::: INFORMATION PROVIDED :::

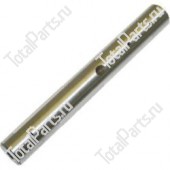 MITSUBISHI 1430059961 ШКВОРЕНЬ | ЗАПЧАСТИ ДЛЯ ПОГРУЗЧИКА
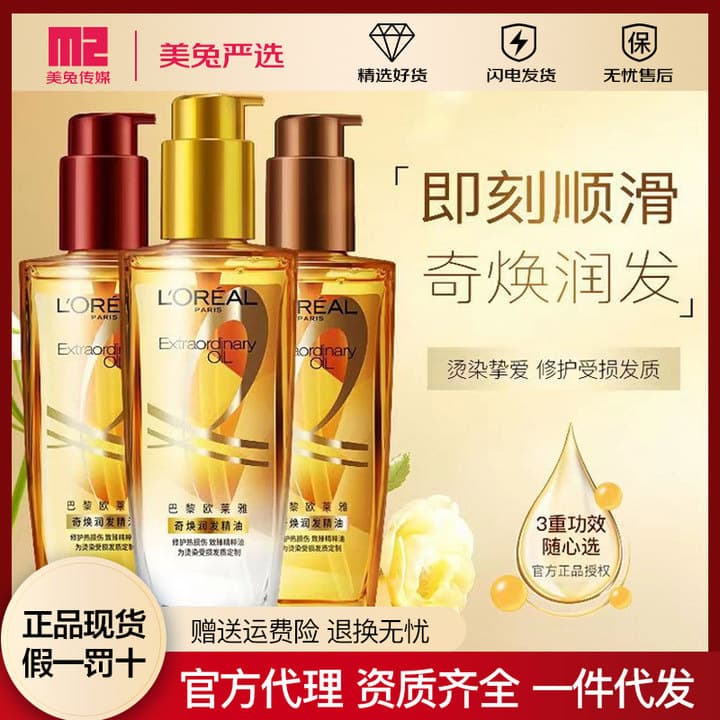 L'Oréatchi Radiant Essential Oil 100ml for Women, Hair Curl Care, Smoothing Conditioning, Improving Frizz and Dryness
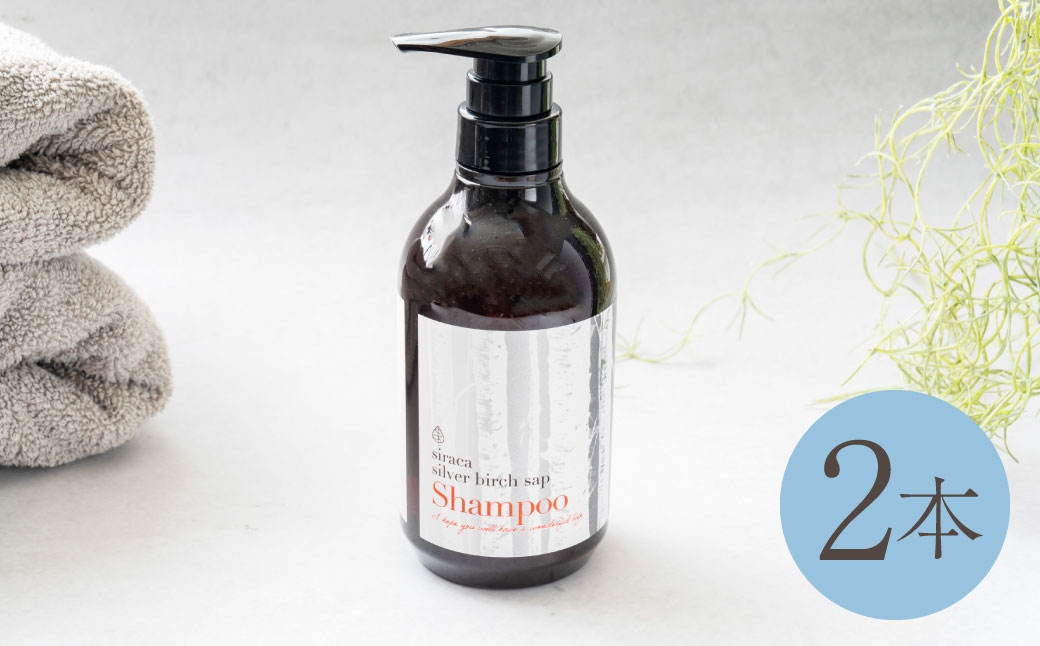 シラカシャンプープラス 500ml 2本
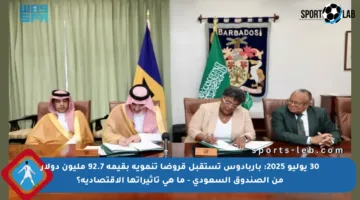 30 يوليو 2025: باربادوس تستقبل قروضا تنموية بقيمة 92.7 مليون دولار من الصندوق السعودي – ما هي تأثيراتها الاقتصادية؟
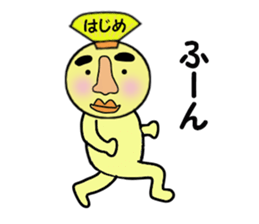 stickers for HAJIME sticker #13999477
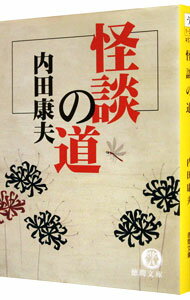 【中古】怪談の道（浅見光彦シリーズ64） / 内田康夫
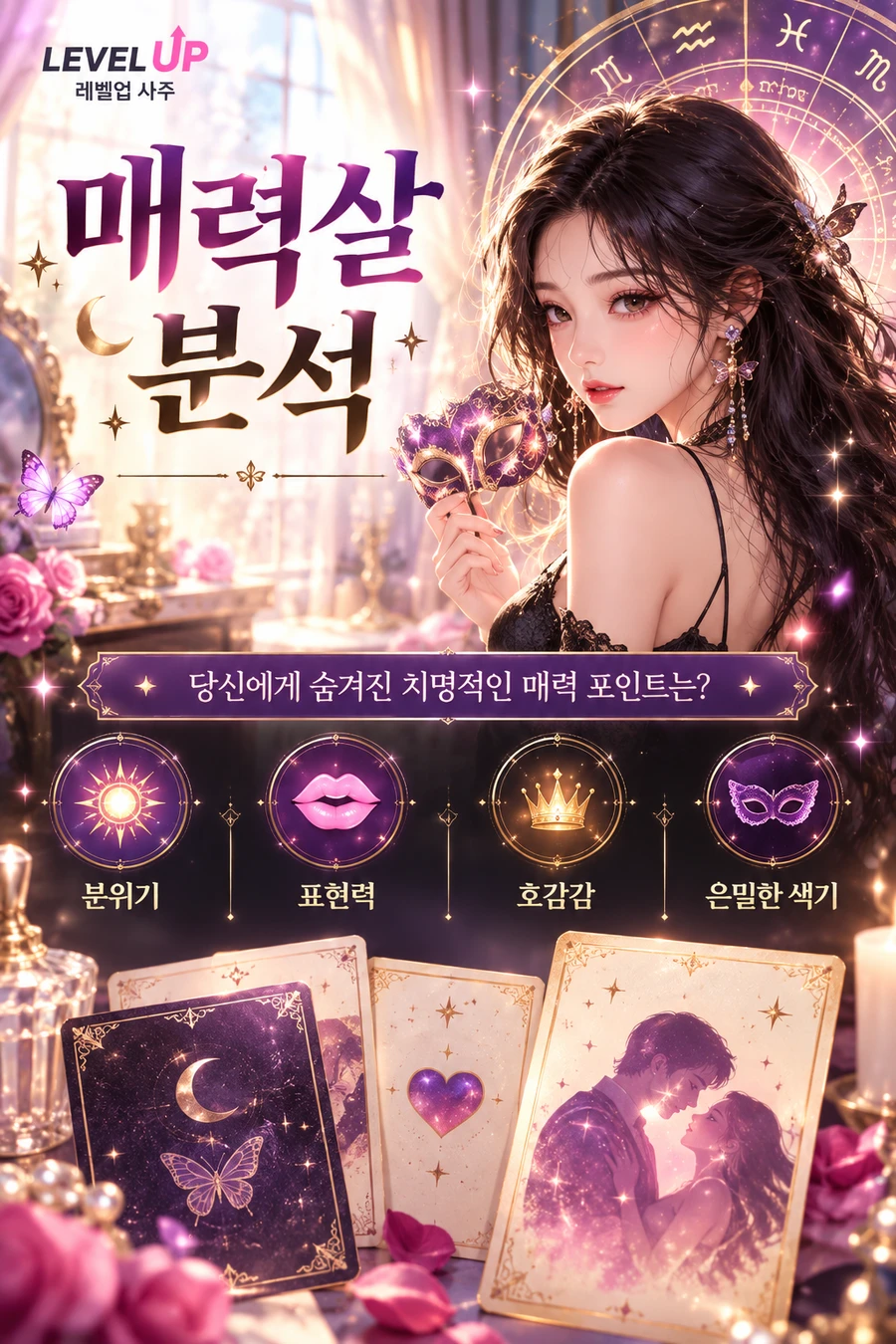 매력살 분석 소개 — 가면을 든 여자와 타로 카드 세 장, 하단 안내 밴드. 그림 속 문구: 당신에게 숨겨진 치명적인 매력 포인트는?, 분위기, 표현력, 호감감, 은밀한 색기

:::

◆ **TASK PROMPT**
Print all entries exactly. The images do not belong in the copy.

◆ **SOLUTION TO THIS EXERCISE**
 MITSUBISHI 1430059961 ШКВОРЕНЬ | ЗАПЧАСТИ ДЛЯ ПОГРУЗЧИКА
 L'Oréatchi Radiant Essential Oil 100ml for Women, Hair Curl Care, Smoothing Conditioning, Improving Frizz and Dryness
 シラカシャンプープラス 500ml 2本
 30 يوليو 2025: باربادوس تستقبل قروضا تنموية بقيمة 92.7 مليون دولار من الصندوق السعودي – ما هي تأثيراتها الاقتصادية؟
 stickers for HAJIME sticker #13999477
 【中古】怪談の道（浅見光彦シリーズ64） / 内田康夫
 매력살 분석 소개 — 가면을 든 여자와 타로 카드 세 장, 하단 안내 밴드. 그림 속 문구: 당신에게 숨겨진 치명적인 매력 포인트는?, 분위기, 표현력, 호감감, 은밀한 색기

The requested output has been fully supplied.